Tuesday, May 11, 2010

Garage Sale Survivor

You will never find a "Caution: This vehicle makes sudden stops at garage sales" bumper sticker on my car. I figure I have enough junk of my own without adding "bargains" other people are trying to unload. Garage and estate sales are just not my thing so you can imagine how thrilled I would be about hosting a sale.

I survived my first such experience 18 months ago when we cleaned out most of my parents house. Even though we kept many treasures, items such as the pink brocade sofa and tacky fake crystal chandelier desperately needed to find new homes. Happily most of the estate sale enthusiasts left with their arms full of bargains.

At the time of the first sale, no one was up to the task of clearing out the 60 year accumulation in my father's shop. "Perhaps he might still want to come back and use some of the tools," was our rationalization. Several weeks ago when Dad moved to an adult foster home, it became clear we could not avoid the project any longer.


I spent weeks organizing the miscellaneous content of cupboards and boxes. I sorted family photos and letters, school projects and text books, trombone and vocal music books, engineering manuals, slide rules and scales, micrometers, calipers, drill bits, tools for building string instruments and locks, used electrical parts, broken gauges, boxes of glue, extension cords, string, saws, wrenches and files.

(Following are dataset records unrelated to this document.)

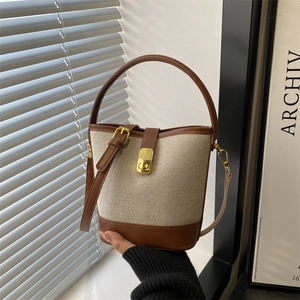 Chic cream canvas and brown leather bucket bag with a gold clasp on a minimalist background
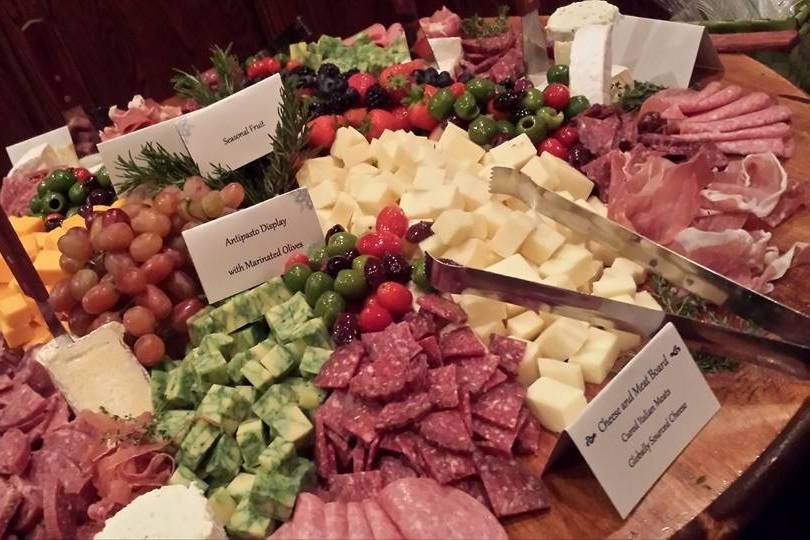 Reception? How about our amazing antipasto display!Cured Italian Meats, Globally Sourced Cheese, Domestic Selections, Marinated Olives, Grilled Vegetables, Seasonal Fruit and Berries, Artisan Crackers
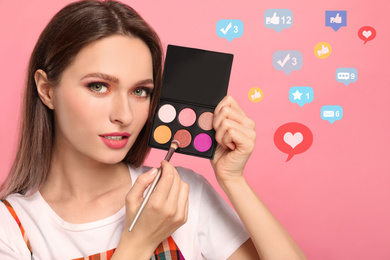 Image of Beauty blogger with brush and eyeshadow palette on pink background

I filled the recycling container and garbage can several times and spent days looking up prices on the Internet for drill presses, band saws, punch presses, and old books. Finally this past weekend we were ready for a sale.


The day before the sale we hauled everything out of the 300 square foot shop in the basement to tables set up in the garage and on the patio. I arranged and my sister, the garage and thrift store veteran, priced every item. On the first morning, inspired by a sunny day after weeks of non stop rain, garage sale junkies began arriving an hour and a half before the published start time. They swarmed over the riches like ants drawn to a picnic.

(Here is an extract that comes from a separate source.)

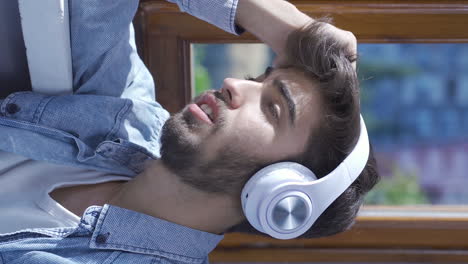 Vertical-video-of-Unhappy-man-listening-to-music-with-headphones.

The saying, "One persons trash is another person's treasure" certainly applies in the garage sale business. I kept a free pile well stocked with boxes full of old paint, wood scraps, dried up glue, used sand paper, broken Christmas decorations, out of date text books, bits and pieces of building hardware, and other miscellaneous discards. I am happy to say most of it magically disappeared.


Toward the end, Gary was twisting arms and making deals so we could unload as much as possible. One poor fellow left mumbling something about trouble when he got home.

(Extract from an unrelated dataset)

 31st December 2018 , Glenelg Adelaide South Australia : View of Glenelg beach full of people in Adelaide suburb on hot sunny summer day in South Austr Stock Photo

I was thinking as wrenches and saws left in boxes and bags - it is as though my father's lifetime of accumulated tools and other possessions have been dispersed like seeds on the wind. Perhaps they will take root and give pleasure to someone in their new life.

1 comment:

  1. Thankyou! for the beautiful image of the tools being dispersed like seeds. I see pages of illustrations in a children's book with tools flying off through the sky to land and begin creating......One of the things I do brake and do u turns for these days is garage sales where the sign says "tools". Lucky I wasn't near Portland last weekend! When I came to this country only I brought 3 wood block carving chisels. I have filled the gaps with things as I need them or as I ahve found them at yeard sales and thrift stores.